#Politique

24 avril 1990 : Le jour où Mobutu ouvrit la voie au multipartisme au Zaïre

Par gazetteinfos.net

Un discours historique devant la nation


Le 24 avril 1990, une date qui marque un tournant décisif dans l’histoire du Zaïre (actuelle République démocratique du Congo). Ce jour-là, le Maréchal Mobutu Sese Seko, chef de l’État depuis plus de deux décennies, prononce un discours inattendu depuis le Palais de la Nation à Kinshasa. Vêtu de son uniforme noir de maréchal, devant un parterre de hauts dignitaires — ministres, généraux, magistrats et parlementaires — il annonce la fin du monopartisme.
Dans une posture solennelle, il déclare « avoir décidé seul devant sa conscience de tenter l’expérience du pluralisme politique », mettant fin à l’hégémonie du MPR (Mouvement Populaire de la Révolution). Ce virage inattendu autorise chaque citoyen à adhérer au parti politique de son choix, un principe inédit dans un État marqué jusque-là par le parti unique.

Un symbole de libération, des pleurs d’un dictateur


La nouvelle fait rapidement le tour du pays. Le soir-même, les Zaïrois expriment leur euphorie en ressortant pantalons et cravates, interdits à l’époque du retour à l’authenticité prôné par Mobutu.
Malgré son image d’homme fort, surnommé le « Vieux Léopard », Mobutu ne cache pas son émotion. En direct à la télévision, il pleure. Pourquoi ces larmes ?
Le contexte international explique en partie ce basculement : la chute du mur de Berlin en 1989 annonce la fin de la guerre froide. Mobutu, autrefois soutenu par les puissances occidentales comme rempart contre le communisme, perd ses alliés. Isolé, affaibli, il n’a d’autre choix que d’ouvrir le jeu politique.

Le début de la fin d’un régime


Cette ouverture au multipartisme entraîne la convocation de la Conférence nationale souveraine (CNS), rassemblant des représentants de toutes les composantes de la société zaïroise, y compris la diaspora. Véritable tribune de vérité, la CNS met en lumière les dérives du régime. Les prises de parole d’opposants comme Étienne Tshisekedi se multiplient, sans répression cette fois. Le pouvoir de Mobutu vacille.

Un pouvoir à l’agonie, un règne qui s’effondre


À mesure que la crise politique s’intensifie, la situation économique se dégrade. Le trésor public est exsangue. Mobutu, rejeté dans les rues de Kinshasa, se retire dans son palais caché à Kawele. La maladie – un cancer de la prostate – accentue son isolement, alors que ses adversaires politiques et militaires gagnent du terrain.
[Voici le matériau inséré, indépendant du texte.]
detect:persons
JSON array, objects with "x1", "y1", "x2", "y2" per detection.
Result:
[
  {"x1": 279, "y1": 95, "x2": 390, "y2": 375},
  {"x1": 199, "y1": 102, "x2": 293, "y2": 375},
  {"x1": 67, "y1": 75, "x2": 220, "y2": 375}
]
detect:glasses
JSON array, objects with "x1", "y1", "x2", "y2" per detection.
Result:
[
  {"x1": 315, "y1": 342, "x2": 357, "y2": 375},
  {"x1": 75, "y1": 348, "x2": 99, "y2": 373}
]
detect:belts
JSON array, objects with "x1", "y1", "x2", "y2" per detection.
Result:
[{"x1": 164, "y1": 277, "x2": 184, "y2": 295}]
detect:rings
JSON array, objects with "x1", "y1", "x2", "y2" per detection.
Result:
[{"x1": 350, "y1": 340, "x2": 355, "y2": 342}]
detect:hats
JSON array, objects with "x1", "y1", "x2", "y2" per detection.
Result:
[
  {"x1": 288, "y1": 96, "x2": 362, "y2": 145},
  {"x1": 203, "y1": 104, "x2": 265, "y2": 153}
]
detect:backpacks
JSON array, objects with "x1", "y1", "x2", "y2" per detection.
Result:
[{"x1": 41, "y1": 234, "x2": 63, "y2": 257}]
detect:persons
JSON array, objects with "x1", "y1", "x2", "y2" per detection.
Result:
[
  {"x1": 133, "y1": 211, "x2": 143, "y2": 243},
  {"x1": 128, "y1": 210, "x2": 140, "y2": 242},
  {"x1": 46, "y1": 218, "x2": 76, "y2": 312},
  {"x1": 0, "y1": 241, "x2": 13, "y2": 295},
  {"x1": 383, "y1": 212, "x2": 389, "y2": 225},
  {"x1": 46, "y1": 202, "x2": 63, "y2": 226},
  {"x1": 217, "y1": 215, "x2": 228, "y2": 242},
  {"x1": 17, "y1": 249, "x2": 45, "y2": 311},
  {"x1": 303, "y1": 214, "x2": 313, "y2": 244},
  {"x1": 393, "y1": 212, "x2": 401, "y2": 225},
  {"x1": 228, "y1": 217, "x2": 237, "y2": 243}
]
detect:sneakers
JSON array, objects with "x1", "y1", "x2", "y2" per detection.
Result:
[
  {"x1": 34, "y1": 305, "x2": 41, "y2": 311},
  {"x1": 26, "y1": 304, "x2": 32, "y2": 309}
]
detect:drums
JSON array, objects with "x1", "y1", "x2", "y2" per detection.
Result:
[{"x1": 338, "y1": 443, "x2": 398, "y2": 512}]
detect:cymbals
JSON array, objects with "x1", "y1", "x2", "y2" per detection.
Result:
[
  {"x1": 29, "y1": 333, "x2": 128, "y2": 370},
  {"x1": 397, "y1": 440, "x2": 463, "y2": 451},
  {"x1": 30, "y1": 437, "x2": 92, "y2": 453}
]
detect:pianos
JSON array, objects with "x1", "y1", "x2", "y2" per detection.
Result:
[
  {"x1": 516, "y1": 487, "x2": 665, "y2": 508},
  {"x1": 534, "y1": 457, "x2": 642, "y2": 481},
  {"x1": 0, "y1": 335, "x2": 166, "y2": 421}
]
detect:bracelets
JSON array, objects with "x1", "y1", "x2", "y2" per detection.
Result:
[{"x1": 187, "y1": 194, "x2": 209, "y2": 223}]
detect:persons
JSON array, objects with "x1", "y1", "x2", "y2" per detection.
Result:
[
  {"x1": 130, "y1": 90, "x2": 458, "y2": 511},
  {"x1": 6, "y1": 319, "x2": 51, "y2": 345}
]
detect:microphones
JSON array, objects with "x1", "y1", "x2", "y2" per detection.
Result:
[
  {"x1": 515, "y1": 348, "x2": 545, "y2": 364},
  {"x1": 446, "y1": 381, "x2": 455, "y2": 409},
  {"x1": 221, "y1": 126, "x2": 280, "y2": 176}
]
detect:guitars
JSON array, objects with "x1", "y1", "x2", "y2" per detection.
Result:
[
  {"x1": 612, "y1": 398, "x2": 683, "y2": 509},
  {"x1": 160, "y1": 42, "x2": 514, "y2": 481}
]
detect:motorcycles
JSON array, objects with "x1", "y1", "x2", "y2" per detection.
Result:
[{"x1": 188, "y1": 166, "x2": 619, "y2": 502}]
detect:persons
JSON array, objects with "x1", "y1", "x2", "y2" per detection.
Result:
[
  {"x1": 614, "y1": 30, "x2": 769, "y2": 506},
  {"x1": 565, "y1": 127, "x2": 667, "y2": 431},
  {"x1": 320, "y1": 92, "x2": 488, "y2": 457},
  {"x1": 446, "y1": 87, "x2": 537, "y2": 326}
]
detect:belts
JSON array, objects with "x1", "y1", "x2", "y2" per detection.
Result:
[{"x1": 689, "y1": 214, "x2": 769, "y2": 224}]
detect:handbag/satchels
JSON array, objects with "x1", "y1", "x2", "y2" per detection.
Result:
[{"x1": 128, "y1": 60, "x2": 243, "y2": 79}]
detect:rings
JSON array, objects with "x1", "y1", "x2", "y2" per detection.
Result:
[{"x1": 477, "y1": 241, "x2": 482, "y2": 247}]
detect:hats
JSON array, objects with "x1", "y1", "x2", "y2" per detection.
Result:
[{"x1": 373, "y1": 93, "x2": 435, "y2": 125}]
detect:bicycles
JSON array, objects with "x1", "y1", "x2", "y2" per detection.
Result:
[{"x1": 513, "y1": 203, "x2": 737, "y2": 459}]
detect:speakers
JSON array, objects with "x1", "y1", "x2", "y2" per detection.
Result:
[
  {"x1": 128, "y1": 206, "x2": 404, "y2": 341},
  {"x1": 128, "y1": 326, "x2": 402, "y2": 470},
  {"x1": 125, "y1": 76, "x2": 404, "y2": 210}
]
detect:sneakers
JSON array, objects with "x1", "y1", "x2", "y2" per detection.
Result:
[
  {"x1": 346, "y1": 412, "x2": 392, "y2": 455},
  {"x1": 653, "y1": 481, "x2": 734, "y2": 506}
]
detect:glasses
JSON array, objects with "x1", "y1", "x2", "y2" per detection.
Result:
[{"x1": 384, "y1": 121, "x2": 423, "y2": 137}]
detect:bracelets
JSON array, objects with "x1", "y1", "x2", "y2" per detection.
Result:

En 1991, à la suite de violences à Kinshasa et de l’assassinat de l’ambassadeur de France, les soutiens militaires occidentaux quittent le pays.
En 1996, dans un contexte régional bouleversé par le génocide rwandais, une rébellion menée par l’Alliance des forces démocratiques pour la libération (AFDL) et soutenue par le Rwanda entre au Zaïre. Le 17 mai 1997, Mobutu est renversé. Il fuit en exil et s’éteint trois mois plus tard à Rabat, au Maroc.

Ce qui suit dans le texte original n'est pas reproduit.